* start LISTING *
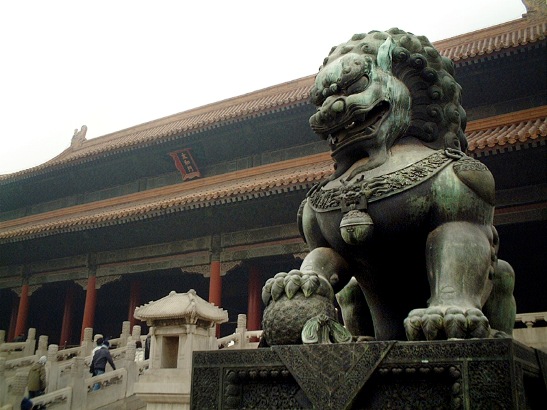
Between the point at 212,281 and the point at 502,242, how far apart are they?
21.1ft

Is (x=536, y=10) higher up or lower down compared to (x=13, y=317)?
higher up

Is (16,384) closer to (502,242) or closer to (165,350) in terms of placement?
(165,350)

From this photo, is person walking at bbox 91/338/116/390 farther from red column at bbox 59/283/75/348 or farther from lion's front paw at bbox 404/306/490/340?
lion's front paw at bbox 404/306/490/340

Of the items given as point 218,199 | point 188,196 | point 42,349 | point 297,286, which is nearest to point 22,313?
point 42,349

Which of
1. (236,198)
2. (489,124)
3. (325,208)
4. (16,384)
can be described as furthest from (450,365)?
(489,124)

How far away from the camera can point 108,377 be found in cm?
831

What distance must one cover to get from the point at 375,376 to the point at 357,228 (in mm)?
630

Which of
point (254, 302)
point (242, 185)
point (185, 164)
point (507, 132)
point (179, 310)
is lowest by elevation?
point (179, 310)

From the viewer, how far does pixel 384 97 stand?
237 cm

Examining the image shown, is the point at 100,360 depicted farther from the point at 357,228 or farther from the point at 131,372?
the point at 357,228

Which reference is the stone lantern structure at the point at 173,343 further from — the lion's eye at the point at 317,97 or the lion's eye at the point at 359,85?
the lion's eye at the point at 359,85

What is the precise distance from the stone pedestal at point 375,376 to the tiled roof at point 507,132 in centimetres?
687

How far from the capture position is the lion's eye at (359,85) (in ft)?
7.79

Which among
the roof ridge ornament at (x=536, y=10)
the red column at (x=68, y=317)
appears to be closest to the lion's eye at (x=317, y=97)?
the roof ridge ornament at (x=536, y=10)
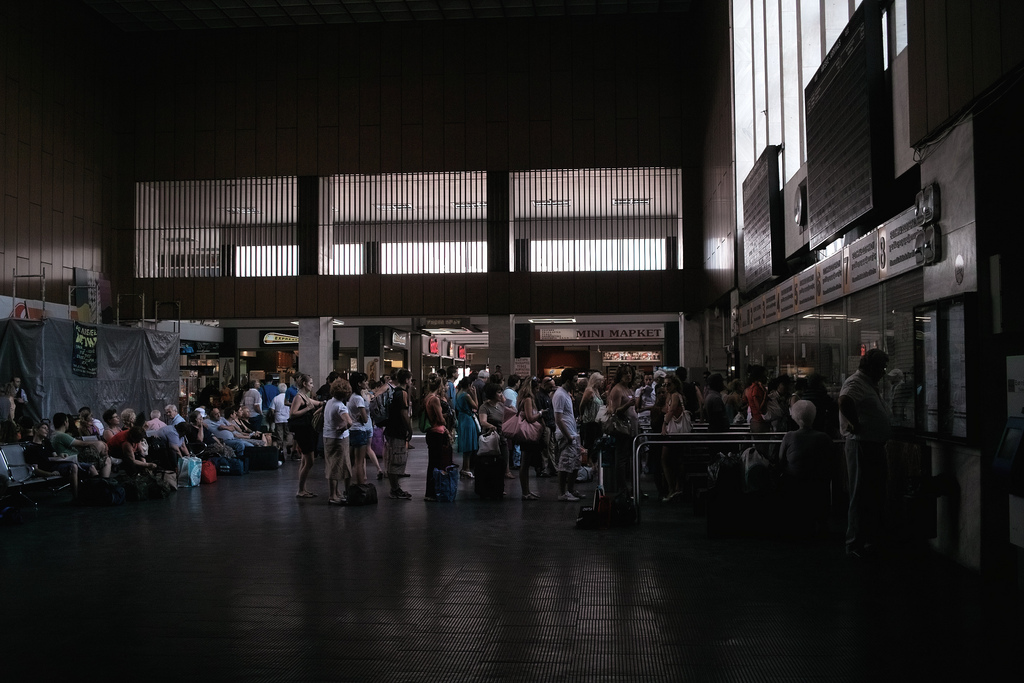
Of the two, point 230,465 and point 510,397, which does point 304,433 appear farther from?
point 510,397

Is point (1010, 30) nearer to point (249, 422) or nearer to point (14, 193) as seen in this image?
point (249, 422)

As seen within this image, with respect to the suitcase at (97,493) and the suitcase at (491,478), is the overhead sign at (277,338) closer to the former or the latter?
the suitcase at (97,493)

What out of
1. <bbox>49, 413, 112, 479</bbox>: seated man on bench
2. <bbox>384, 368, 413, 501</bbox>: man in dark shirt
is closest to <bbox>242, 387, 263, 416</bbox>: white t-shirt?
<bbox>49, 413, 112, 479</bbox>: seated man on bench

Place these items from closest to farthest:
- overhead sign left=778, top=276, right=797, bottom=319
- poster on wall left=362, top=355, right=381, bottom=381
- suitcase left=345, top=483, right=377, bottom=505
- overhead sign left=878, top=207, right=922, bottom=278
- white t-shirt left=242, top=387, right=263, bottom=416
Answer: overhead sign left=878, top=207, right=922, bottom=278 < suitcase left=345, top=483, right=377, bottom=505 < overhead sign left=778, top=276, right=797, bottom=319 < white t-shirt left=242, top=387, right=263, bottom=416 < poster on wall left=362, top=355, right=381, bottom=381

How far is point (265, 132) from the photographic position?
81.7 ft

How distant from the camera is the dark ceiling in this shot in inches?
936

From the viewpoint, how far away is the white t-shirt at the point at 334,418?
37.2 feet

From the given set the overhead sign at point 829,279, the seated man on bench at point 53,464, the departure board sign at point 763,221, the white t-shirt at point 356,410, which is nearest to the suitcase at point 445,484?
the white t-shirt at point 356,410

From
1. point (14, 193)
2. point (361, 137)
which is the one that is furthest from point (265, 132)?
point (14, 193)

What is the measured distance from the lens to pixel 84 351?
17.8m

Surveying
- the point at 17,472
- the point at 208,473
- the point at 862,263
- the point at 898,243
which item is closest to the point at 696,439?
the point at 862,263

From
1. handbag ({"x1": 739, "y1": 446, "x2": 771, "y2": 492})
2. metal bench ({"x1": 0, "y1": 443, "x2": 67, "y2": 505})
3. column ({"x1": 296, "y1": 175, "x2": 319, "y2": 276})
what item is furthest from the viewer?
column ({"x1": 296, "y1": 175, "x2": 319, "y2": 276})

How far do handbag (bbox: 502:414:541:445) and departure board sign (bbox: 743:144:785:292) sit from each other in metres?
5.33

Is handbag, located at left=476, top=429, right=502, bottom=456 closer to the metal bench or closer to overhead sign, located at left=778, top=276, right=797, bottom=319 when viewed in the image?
* end LISTING *
* **GIVEN TASK**:
Please reproduce every entry above word for word, leaving out the pictures.

* **REPLY TO THE TASK**:
Between the point at 212,281 and the point at 502,242, how far apart are they?
21.1ft

Is (x=536, y=10) higher up or lower down compared to (x=13, y=317)?
higher up

Is (16,384) closer to (502,242) or closer to (165,350) in terms of placement?
(165,350)

From this photo, is person walking at bbox 91/338/116/390 farther from red column at bbox 59/283/75/348 or farther from lion's front paw at bbox 404/306/490/340?
lion's front paw at bbox 404/306/490/340

Of the items given as point 218,199 | point 188,196 | point 42,349 | point 297,286, which is nearest to point 22,313?
point 42,349

Which of
1. (236,198)
2. (489,124)
3. (325,208)
4. (16,384)
can be described as furthest from (450,365)?
(489,124)

How far away from the camera can point 108,377 be found in cm?
831

What distance must one cover to get from the point at 375,376 to the point at 357,228 (in mm)?
630

Which of
point (254, 302)
point (242, 185)
point (185, 164)
point (507, 132)
point (179, 310)
is lowest by elevation?
point (179, 310)

From the viewer, how far does pixel 384 97 stand?
237 cm

Examining the image shown, is the point at 100,360 depicted farther from the point at 357,228 or farther from the point at 131,372?
the point at 357,228

Which reference is the stone lantern structure at the point at 173,343 further from — the lion's eye at the point at 317,97 or the lion's eye at the point at 359,85?
the lion's eye at the point at 359,85

What is the precise distance from the stone pedestal at point 375,376 to the tiled roof at point 507,132 in centimetres?
687

How far from the capture position is the lion's eye at (359,85) (in ft)?
7.79

Which among
the roof ridge ornament at (x=536, y=10)
the red column at (x=68, y=317)
appears to be closest to the lion's eye at (x=317, y=97)?
the roof ridge ornament at (x=536, y=10)
Of the two, point 230,465 and point 510,397, which does point 304,433 appear farther from?
point 510,397

Is point (1010, 30) nearer to point (249, 422) or nearer to point (14, 193) as seen in this image?
point (249, 422)

As seen within this image, with respect to the suitcase at (97,493) and the suitcase at (491,478), is the overhead sign at (277,338) closer to the former or the latter?
the suitcase at (97,493)

What out of
1. <bbox>49, 413, 112, 479</bbox>: seated man on bench
2. <bbox>384, 368, 413, 501</bbox>: man in dark shirt
is closest to <bbox>242, 387, 263, 416</bbox>: white t-shirt?
<bbox>49, 413, 112, 479</bbox>: seated man on bench

Place these items from closest to farthest:
- overhead sign left=778, top=276, right=797, bottom=319
- poster on wall left=362, top=355, right=381, bottom=381
- suitcase left=345, top=483, right=377, bottom=505
- overhead sign left=878, top=207, right=922, bottom=278
- white t-shirt left=242, top=387, right=263, bottom=416
Answer: overhead sign left=878, top=207, right=922, bottom=278 < suitcase left=345, top=483, right=377, bottom=505 < overhead sign left=778, top=276, right=797, bottom=319 < white t-shirt left=242, top=387, right=263, bottom=416 < poster on wall left=362, top=355, right=381, bottom=381

How far is point (265, 132) from the photographic position?
81.7 ft

How distant from the camera is the dark ceiling in this shot in inches?
936

From the viewpoint, how far away is the white t-shirt at the point at 334,418?
37.2 feet

From the given set the overhead sign at point 829,279, the seated man on bench at point 53,464, the departure board sign at point 763,221, the white t-shirt at point 356,410, which is nearest to the suitcase at point 445,484?
the white t-shirt at point 356,410

From
1. point (14, 193)
2. point (361, 137)
which is the one that is furthest from point (265, 132)?
point (14, 193)

What is the measured distance from the lens to pixel 84 351?
17.8m

Surveying
- the point at 17,472
- the point at 208,473
- the point at 862,263
- the point at 898,243
which item is closest to the point at 696,439?
the point at 862,263

From
1. handbag ({"x1": 739, "y1": 446, "x2": 771, "y2": 492})
2. metal bench ({"x1": 0, "y1": 443, "x2": 67, "y2": 505})
3. column ({"x1": 296, "y1": 175, "x2": 319, "y2": 276})
what item is furthest from the viewer?
column ({"x1": 296, "y1": 175, "x2": 319, "y2": 276})

How far do handbag (bbox: 502:414:541:445) and departure board sign (bbox: 743:144:785:292) sit from each other in metres?
5.33

Is handbag, located at left=476, top=429, right=502, bottom=456 closer to the metal bench or closer to overhead sign, located at left=778, top=276, right=797, bottom=319 when viewed in the image?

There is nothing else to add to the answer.